Gut Microbiome Alterations and MCI

Alterations in the gut microbiome, a key component of the GBA, have been linked to NDDs. These alterations can influence the homeostasis of the central nervous system (CNS) through the modulation of the immune system and the production of molecules and metabolites [23]. Dysbiosis, or imbalance in the gut microbiota, has been associated with NDDs and is thought to contribute to their development and prognosis [24]. Inflammation-associated microbiome changes are particularly implicated in NDDs [24]. Moreover, the gut microbiota can interact with the brain through systemic chronic inflammation, which can impair the BBB and contribute to neuroinflammation, ND, and aging [25].
Some studies have shown alterations in the gut microbiota in individuals with MCI, including an increase in bacterial taxa such as Erysipelatoclostridiaceae, Erysipelotrichales, Patescibacteria, Saccharimonadales, and Saccharimonadia [26]. Another study identified Prevotella ruminicola, Bacteroides thetaiotaomicron, and Bacteroides xylanisolvens as taxa correlated with MCI [27]. On the other hand, the specific alterations in the gut microbiota associated with IBD were not provided in the given studies. But a study found that IBD patients with Cl. Difficile infection had more pronounced dysbiosis with higher levels of Ruminococcus gnavus and Enterococcus operational taxonomic units and lower levels of Blautia and Dorea operational taxonomic units [28]. Another study reported that IBD is associated with changes in bile acids, an important bacterial metabolite. Specifically, primary bile acids and conjugated bile acids are increased in fecal samples of IBD patients, while secondary bile acids are reduced [29]. Furthermore, a study found major differences in the gut microbiome between patients with and without a pathogen and IBD. In IBD, a higher proportion of patients without a pathogen required hospitalization and IBD therapies at flare and within the 2 years after flare, driven by a milder disease course in flares complicated by an E. Coli subtype or Norovirus [30].

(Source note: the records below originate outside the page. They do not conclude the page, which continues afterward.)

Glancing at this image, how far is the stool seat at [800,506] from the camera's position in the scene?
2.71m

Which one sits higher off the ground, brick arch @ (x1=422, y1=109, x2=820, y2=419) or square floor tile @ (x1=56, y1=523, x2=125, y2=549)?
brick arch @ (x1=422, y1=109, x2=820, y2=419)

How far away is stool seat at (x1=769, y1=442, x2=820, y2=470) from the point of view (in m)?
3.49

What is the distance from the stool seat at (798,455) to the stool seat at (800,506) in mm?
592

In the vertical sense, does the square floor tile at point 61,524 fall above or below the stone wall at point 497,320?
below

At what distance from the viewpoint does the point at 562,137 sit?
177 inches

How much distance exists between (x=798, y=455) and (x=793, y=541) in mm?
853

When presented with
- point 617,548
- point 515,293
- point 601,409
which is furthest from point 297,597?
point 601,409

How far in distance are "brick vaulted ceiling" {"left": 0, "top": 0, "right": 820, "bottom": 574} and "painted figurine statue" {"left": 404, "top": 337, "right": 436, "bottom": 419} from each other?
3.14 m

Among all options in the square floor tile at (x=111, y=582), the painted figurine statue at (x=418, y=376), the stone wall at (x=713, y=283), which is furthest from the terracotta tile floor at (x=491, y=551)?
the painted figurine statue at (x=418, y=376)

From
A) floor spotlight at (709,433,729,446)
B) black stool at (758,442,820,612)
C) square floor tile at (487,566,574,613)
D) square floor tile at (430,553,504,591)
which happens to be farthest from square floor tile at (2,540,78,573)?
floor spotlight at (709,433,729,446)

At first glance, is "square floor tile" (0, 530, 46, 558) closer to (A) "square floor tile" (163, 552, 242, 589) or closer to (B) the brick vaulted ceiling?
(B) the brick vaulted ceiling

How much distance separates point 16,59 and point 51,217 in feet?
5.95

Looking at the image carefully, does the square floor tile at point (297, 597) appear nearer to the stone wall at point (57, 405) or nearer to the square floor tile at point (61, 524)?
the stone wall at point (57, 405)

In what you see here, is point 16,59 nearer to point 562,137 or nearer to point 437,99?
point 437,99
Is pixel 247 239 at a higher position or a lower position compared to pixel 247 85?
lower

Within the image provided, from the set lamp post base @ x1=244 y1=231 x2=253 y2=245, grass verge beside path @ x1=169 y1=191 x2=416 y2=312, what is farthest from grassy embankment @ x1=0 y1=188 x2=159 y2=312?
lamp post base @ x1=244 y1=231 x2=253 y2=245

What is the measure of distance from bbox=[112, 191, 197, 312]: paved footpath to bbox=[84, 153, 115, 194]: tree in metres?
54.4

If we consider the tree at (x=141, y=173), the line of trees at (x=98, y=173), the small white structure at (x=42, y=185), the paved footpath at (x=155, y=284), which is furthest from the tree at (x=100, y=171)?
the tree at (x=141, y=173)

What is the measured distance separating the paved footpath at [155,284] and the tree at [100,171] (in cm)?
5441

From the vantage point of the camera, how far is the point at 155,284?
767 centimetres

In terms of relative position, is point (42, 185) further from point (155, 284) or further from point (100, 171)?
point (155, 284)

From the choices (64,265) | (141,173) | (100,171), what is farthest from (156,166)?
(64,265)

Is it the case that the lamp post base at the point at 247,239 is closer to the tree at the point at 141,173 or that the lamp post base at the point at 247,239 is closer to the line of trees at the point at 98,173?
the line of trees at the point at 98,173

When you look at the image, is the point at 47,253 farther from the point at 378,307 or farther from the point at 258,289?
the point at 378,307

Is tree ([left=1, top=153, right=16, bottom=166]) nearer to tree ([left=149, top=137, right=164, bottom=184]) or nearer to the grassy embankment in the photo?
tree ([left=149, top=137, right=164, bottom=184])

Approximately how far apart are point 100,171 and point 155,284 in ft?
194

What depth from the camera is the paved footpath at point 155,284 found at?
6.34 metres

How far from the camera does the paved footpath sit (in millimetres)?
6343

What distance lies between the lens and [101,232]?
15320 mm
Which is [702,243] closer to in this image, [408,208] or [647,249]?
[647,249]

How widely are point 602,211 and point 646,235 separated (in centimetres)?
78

Serum Biomarkers as Predictors for MCI

Serum biomarkers can serve as predictors for MCI. Several studies have investigated the relationship between serum biomarkers, MCI and NDDs. For example, low levels of vitamin D have been associated with worse cognitive performance in PD patients [31]. Additionally, serum levels of neuron-specific enolase (NSE) have been correlated with cognitive status and neurocognitive outcomes in patients with TBI [32]. Serum biomarkers, such as Neurofilament Light Chain (NfL), have also been identified as predictors of disease progression in prodromal fronto-temporal dementia (FTD) [33].

Vitamin D3

Vitamin D3, also known as cholecalciferol, is a type of vitamin D that plays a crucial role in both the immune system and the CNS. In terms of immunity, vitamin D3 has immunomodulatory effects, meaning it helps regulate the immune response. It can suppress excessive inflammation and promote immune tolerance, which is important for preventing autoimmune diseases. In the CNS, vitamin D3 acts as a neurosteroid, meaning it affects brain development and function. It plays a role in neuroprotection, neurotrophic actions, and neurotransmission [34,35,36].
Vitamin D deficiency has been associated with an increased risk of AD, PD, and MCI. Several studies have found that low levels of vitamin D are linked to an increased risk of developing AD and dementia [37]. Vitamin D deficiency has also been associated with reduced hippocampal volume and disrupted structural connectivity in patients with MCI [38]. Additionally, vitamin D supplementation has been shown to improve cognitive impairment and decrease the accumulation of amyloid-beta plaques, which are characteristic of AD [39].
In IBD, vitamin D deficiency is common and has been associated with increased inflammation and disease severity. Studies have shown that a significant proportion of IBD patients have vitamin D levels below the recommended range. For example, one study found that 58.6% of CD patients and 44.6% of UC patients had vitamin D levels below 50 nmol/L, which is considered deficient. CD patients tend to have lower vitamin D levels compared to patients with irritable bowel syndrome (IBS). Certain clinical factors, such as disease location, disease activity, and the use of specific medications, can also affect vitamin D levels in IBD patients. Vitamin D supplementation may help improve gut health, rebalance gut microbiota, and reduce inflammation in people with UC [40,41,42]. There are not studies that specifically investigated the serum levels of vitamin D3 in patients with IBD and MCI.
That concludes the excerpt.